• [Exercise details]:
Locate "Photo By Jewel Bharaty - Bridal Wear" in the data below, then output the line it is on and all following lines through the last, word for word. Skip any pictures.

____ Data to use

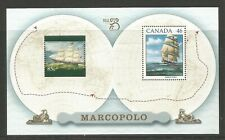 Australia 1999 Maritime Heritage ss--Attractive Ship Topical (1631a) MNH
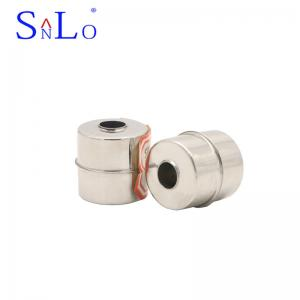 China 316L Material Float Switch Ball / Sewage Pump Floats 28*28*9.5mm 1MPA Pressure on sale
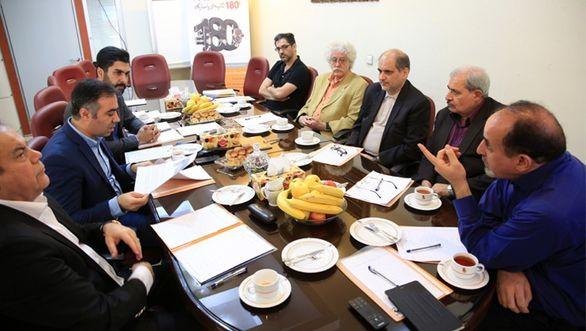 آغاز مرحله داوری آثار در جشنواره فیلم 180 ثانیهای بانک پاسارگاد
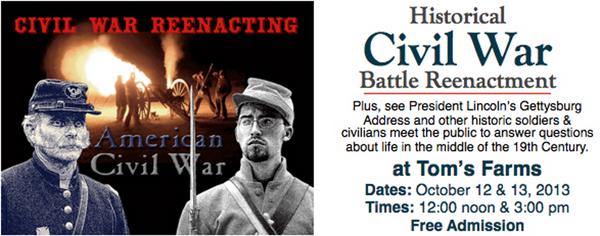 Civil War Reenactments 2013 Southern California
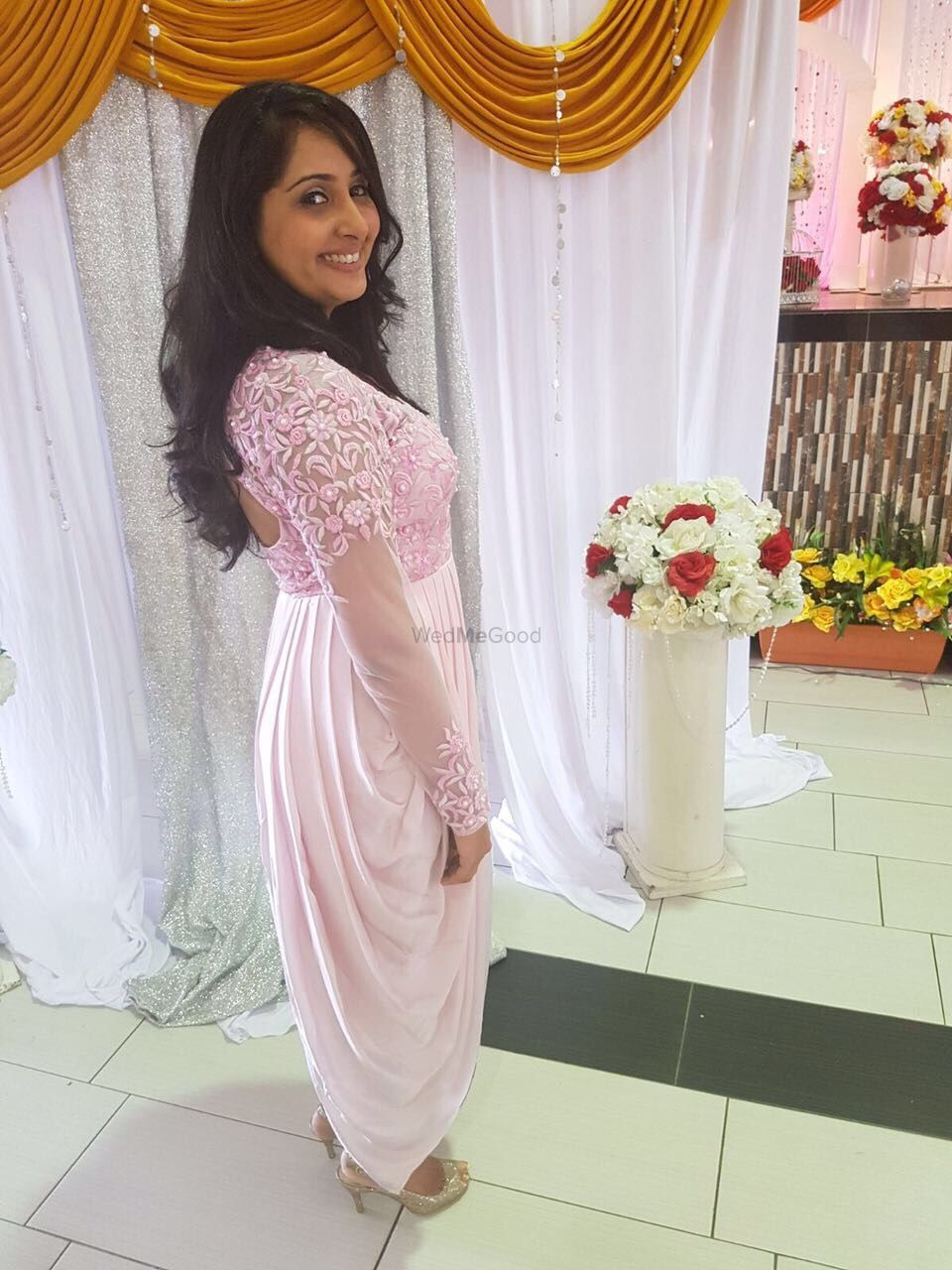 Photo By Jewel Bharaty - Bridal Wear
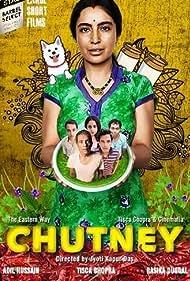 Chutney (2016)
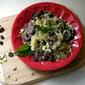 Mushroom + Basil Spaghetti Squash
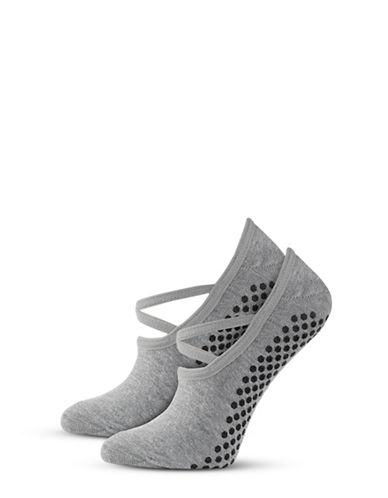 Ivy Park Two-Pack Logo Studio Socks-LIGHT GREY-One Size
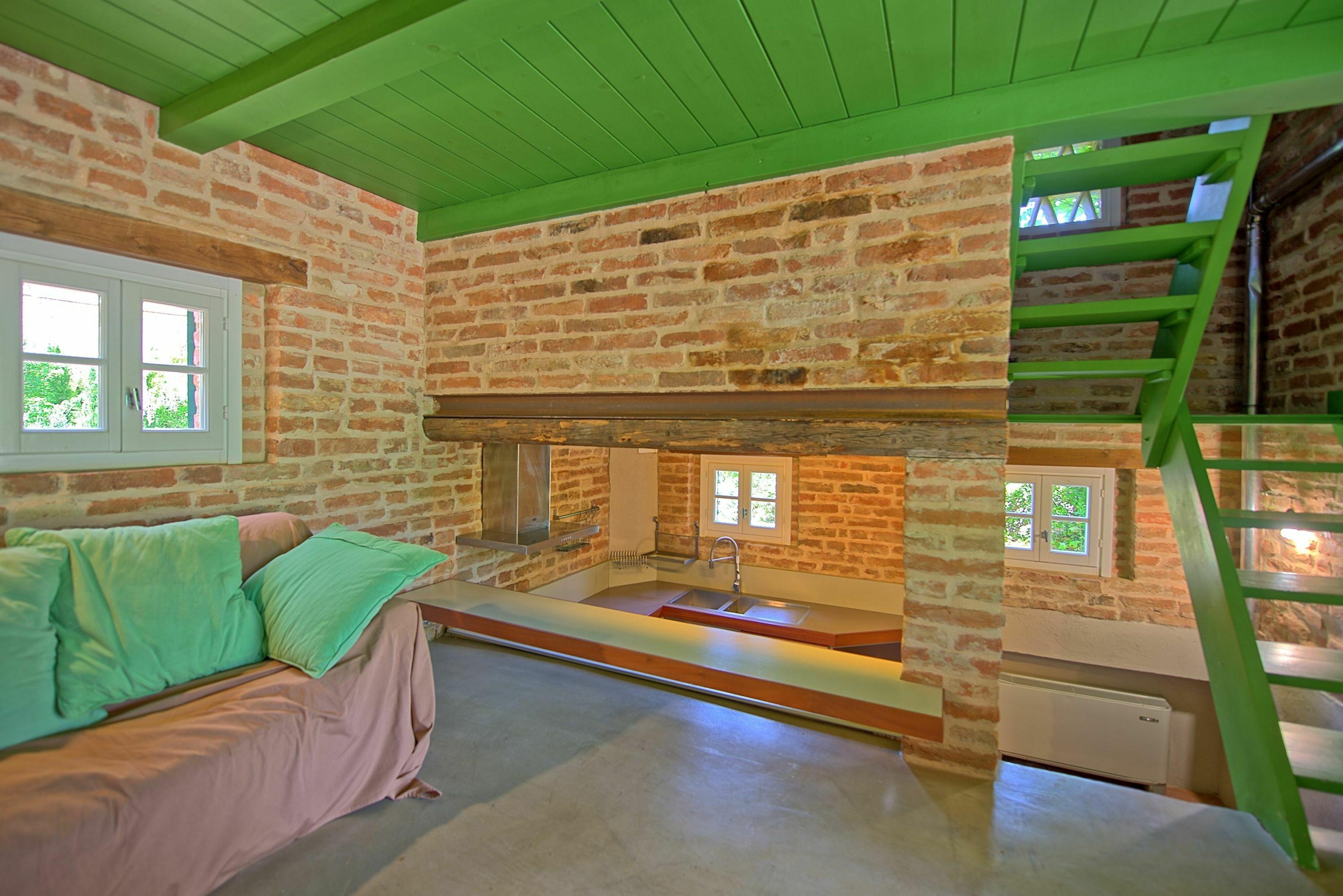 Villa Edo :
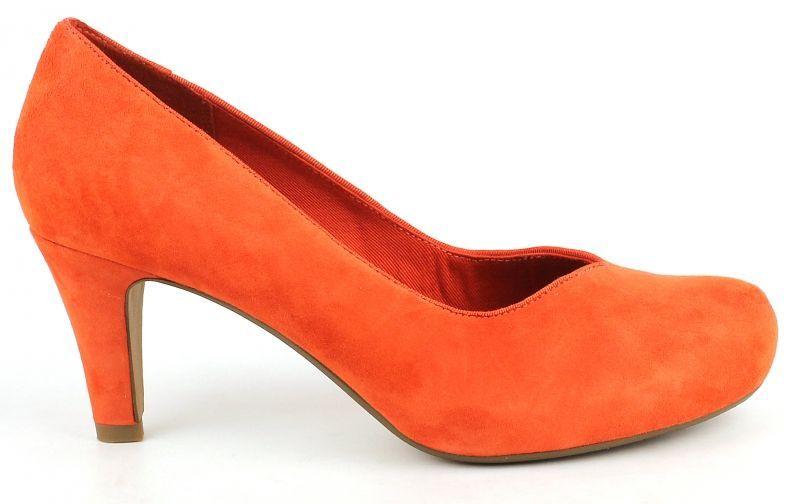Clarks Туфли  модель OW2954 цена, 2017
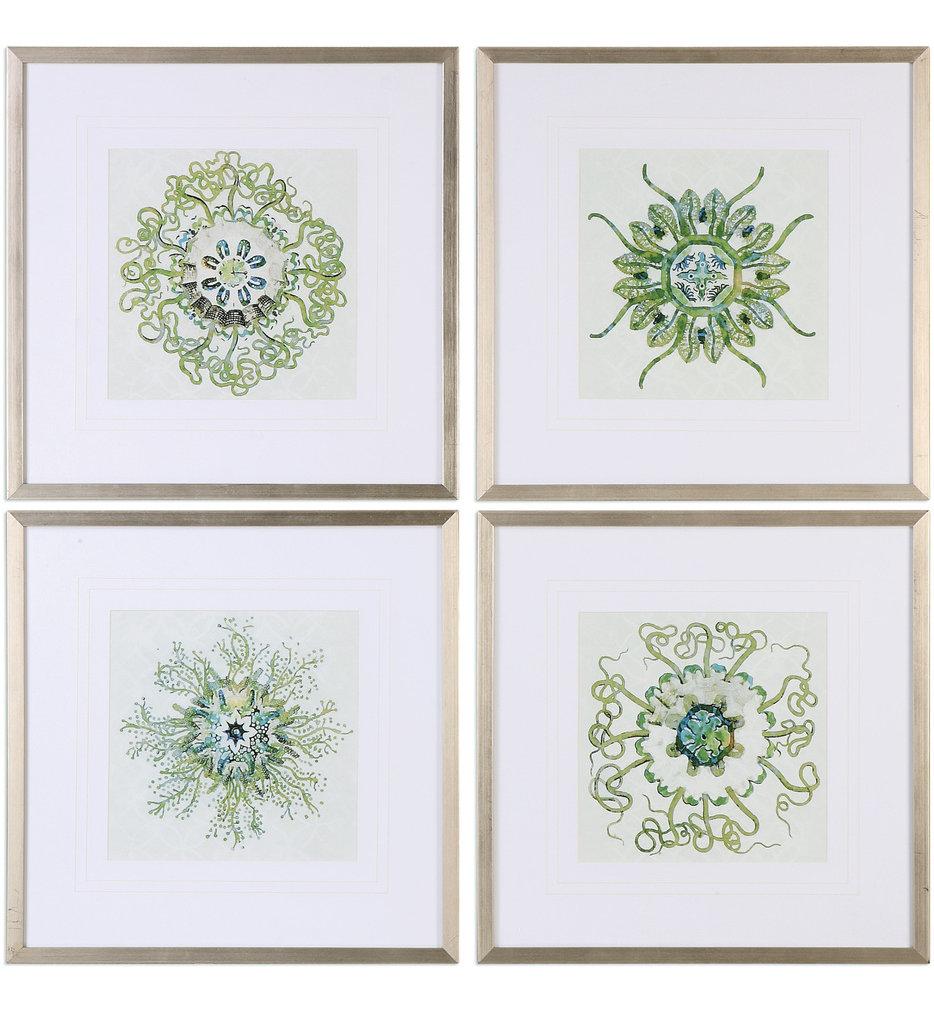 Organic Symbols Print Art (Set of 4)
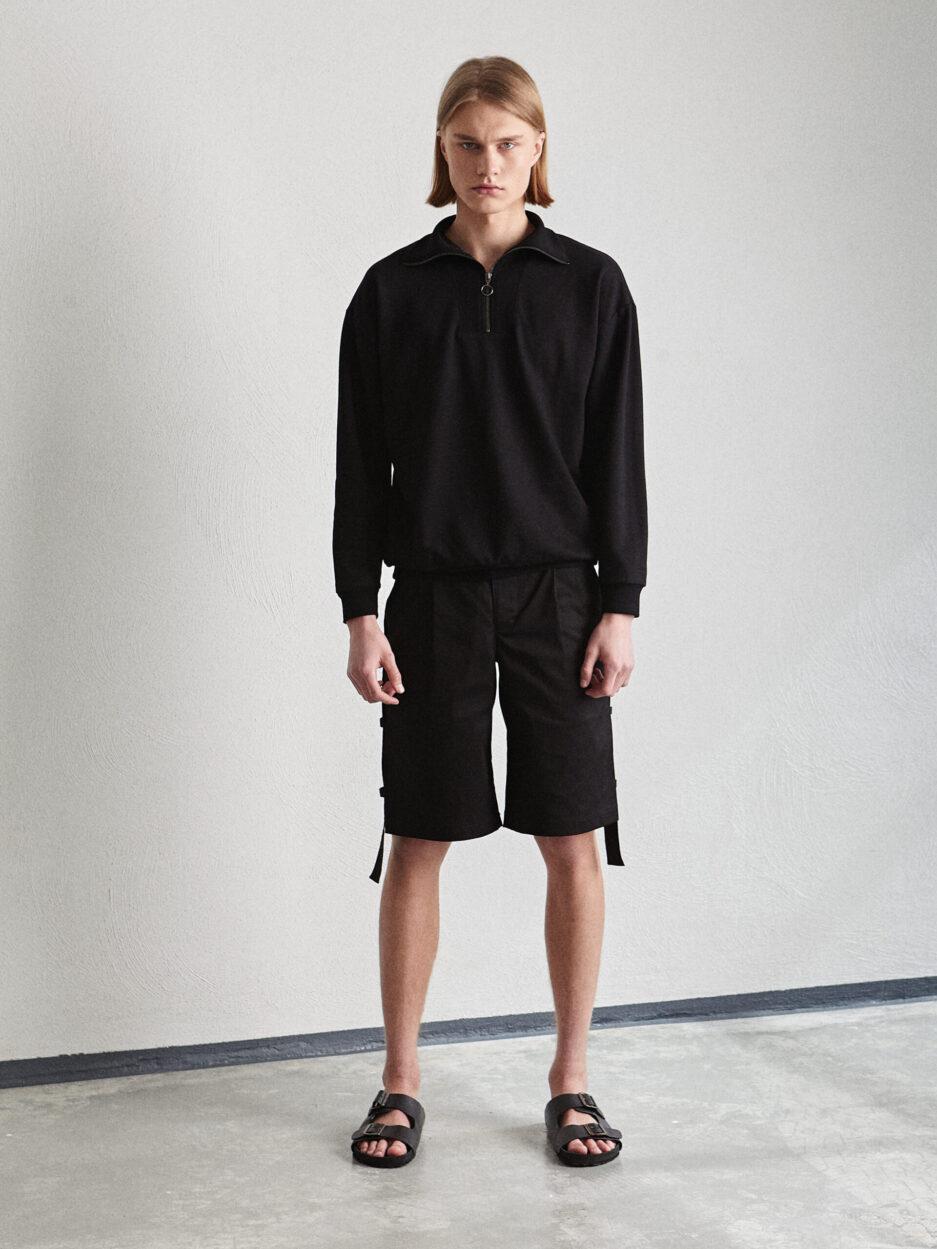 Shorts ''VALLISNERIA''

________

• [Solution below]:
 Photo By Jewel Bharaty - Bridal Wear
 Chutney (2016)
 Mushroom + Basil Spaghetti Squash
 Ivy Park Two-Pack Logo Studio Socks-LIGHT GREY-One Size
 Villa Edo :
Clarks Туфли  модель OW2954 цена, 2017
 Organic Symbols Print Art (Set of 4)
 Shorts ''VALLISNERIA''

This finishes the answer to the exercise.